» **Records drawn from a dataset**:
--------

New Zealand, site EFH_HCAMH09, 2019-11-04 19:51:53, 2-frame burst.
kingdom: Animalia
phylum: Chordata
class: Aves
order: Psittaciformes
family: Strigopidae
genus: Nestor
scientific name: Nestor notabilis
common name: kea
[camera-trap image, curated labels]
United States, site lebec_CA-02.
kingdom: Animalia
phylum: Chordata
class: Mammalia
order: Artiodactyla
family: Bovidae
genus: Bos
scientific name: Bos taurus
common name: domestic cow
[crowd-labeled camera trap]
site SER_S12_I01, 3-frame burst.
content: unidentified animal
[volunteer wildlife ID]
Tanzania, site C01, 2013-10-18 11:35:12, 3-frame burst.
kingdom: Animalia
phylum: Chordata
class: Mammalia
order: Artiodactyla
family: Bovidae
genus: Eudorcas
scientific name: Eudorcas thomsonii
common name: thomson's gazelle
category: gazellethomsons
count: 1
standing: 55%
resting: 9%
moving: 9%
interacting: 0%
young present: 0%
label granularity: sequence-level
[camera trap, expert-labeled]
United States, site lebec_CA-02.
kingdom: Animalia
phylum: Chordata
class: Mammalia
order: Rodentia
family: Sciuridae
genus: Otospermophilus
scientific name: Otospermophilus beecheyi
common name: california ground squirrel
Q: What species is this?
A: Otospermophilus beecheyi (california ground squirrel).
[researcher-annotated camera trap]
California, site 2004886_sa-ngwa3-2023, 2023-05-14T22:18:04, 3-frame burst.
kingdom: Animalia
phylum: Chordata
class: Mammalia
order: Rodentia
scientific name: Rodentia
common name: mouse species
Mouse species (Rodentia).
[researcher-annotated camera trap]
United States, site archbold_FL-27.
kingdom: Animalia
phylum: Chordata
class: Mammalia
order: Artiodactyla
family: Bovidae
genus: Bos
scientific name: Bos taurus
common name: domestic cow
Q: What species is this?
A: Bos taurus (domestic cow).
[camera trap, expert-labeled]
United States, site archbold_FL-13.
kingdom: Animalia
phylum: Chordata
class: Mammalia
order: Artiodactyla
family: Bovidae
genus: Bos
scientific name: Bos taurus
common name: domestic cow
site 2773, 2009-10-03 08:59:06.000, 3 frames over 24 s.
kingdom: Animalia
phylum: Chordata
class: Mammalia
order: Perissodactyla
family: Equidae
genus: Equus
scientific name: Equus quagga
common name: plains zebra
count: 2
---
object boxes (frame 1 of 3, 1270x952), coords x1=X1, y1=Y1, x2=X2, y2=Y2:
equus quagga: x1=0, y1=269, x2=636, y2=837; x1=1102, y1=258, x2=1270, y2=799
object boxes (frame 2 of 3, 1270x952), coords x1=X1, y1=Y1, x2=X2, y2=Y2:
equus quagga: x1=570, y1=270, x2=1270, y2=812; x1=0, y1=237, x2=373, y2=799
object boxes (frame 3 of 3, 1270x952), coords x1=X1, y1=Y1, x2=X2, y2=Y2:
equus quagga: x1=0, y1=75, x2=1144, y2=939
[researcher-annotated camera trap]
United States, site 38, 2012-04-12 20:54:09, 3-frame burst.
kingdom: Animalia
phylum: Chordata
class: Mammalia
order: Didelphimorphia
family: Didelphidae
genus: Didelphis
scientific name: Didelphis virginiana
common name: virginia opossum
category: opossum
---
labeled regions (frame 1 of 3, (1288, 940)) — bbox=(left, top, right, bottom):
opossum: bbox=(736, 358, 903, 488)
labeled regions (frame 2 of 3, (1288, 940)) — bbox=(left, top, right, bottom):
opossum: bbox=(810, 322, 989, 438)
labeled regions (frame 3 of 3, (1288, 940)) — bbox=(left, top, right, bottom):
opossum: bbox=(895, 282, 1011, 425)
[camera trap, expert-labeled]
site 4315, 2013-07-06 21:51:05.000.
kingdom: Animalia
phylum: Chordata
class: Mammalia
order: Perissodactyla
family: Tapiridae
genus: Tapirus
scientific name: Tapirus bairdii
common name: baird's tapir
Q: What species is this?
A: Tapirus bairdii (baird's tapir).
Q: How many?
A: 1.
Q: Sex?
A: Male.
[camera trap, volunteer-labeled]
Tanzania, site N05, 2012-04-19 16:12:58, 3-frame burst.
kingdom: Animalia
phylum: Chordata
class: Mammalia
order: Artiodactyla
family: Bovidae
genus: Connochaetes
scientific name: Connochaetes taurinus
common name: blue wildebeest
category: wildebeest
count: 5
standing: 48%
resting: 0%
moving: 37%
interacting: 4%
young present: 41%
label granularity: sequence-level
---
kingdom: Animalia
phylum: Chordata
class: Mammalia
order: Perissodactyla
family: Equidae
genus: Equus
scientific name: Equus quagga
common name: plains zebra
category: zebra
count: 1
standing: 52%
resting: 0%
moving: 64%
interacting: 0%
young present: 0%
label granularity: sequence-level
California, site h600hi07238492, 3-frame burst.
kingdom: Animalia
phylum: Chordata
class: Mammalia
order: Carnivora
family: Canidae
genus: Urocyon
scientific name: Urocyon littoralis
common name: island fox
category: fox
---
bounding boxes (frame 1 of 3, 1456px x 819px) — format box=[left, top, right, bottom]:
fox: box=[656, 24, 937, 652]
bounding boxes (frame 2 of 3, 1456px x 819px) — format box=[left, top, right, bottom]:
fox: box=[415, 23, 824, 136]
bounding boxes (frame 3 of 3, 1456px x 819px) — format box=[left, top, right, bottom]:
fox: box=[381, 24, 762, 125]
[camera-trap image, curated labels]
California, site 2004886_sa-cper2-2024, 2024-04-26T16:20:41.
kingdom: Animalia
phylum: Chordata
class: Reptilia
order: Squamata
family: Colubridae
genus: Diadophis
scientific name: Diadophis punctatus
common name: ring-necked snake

--------

If a line in the data holds the string "volunteer", copy that line.

[volunteer wildlife ID]
[camera trap, volunteer-labeled]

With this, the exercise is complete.